Kabupaten Garut Kembali Raih Penghargaan Kabupaten Layak Anak 2019

11.027 dibaca

BUANAINDONESIA.CO.ID, GARUT – Kementerian Pemberdayaan Perempuan dan Perlindungan Anak akan memberikan Penghargaan kepada
Kepala Daerah yang telah menyelenggarakan kebijakan, program dan kegiatan dalam upaya
pemenuhan hak anak dan perlindungan khusus anak, dalam bentuk Kabupaten/Kota Layak
Anak.

Kabupaten Garut merupakan salah satu yang akan menerima penghargaan itu bersama 18 kabupaten/kota di Jawa Barat, yang akan dilaksanakan pada tanggal 23 Juli 2019, di Hotel Four Points, Jl. Andi Djemma No.130, Kota Makassar, Sulawesi Selatan, bertepatan dengan puncak peringatan Hari Anak Nasional Tahun 2019.

Advertisement

Penghargaan serupa pernah diraih Kabupaten Garut dengan menyabet dua penghargaan, yakni sebagai Kabupaten Layak Anak Tingkat Pratama dan Puskesmas dengan Pelayanan Ramah Anak Terbaik.

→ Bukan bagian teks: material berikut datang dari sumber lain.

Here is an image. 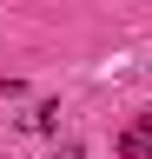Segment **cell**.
<instances>
[{
	"mask_svg": "<svg viewBox=\"0 0 152 159\" xmlns=\"http://www.w3.org/2000/svg\"><path fill=\"white\" fill-rule=\"evenodd\" d=\"M27 126H33V133H53V126H60V106H53V99H46V106H33Z\"/></svg>",
	"mask_w": 152,
	"mask_h": 159,
	"instance_id": "1",
	"label": "cell"
}]
</instances>
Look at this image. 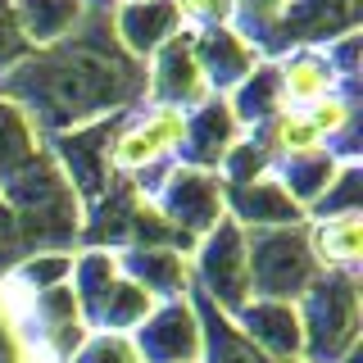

Kepala Dinas Pengendalian Penduduk, Keluarga Berencana, Pemberdayaan Perempuan dan Perlindungan Anak (DPPKBPPPA) Toni T Somantri,  didampingi Kepala Bidang Perlindungan Anak, Rahmat Wibawa, Jum’at 19 Juli 2019 menuturkan, penghargaan ini merupakan yang kedua kalinya diraih Kabupaten Garut, dimana tahun 2018 meraih penghargaan Kabupaten Layak Anak Tingkat Pratama,

Pihaknya mengucapkan apresiasi kepada SKPD, kelompok-kelompok masyarakat, perusahaan swasta, BUMN/BUMD melalaui CSR-nya yang turut mendukung melalui input data yang terakumulasi meraih nilai yang cukup tinggi, sehingga menjadi bekal yang cukup bagi peningkatan ke depan sebagai Kabupaten Layak Anak dengan tingkatan yang lebih tinggi.

Sementara itu menurut Kepala Bidang Perlindungan Anak, Rahmat Wibawa, untuk mendapatkan penghargaan KLA tahun 2019, Kabupaten Garut telah berhasil menginput data dengan capaian nilai 772,85 point.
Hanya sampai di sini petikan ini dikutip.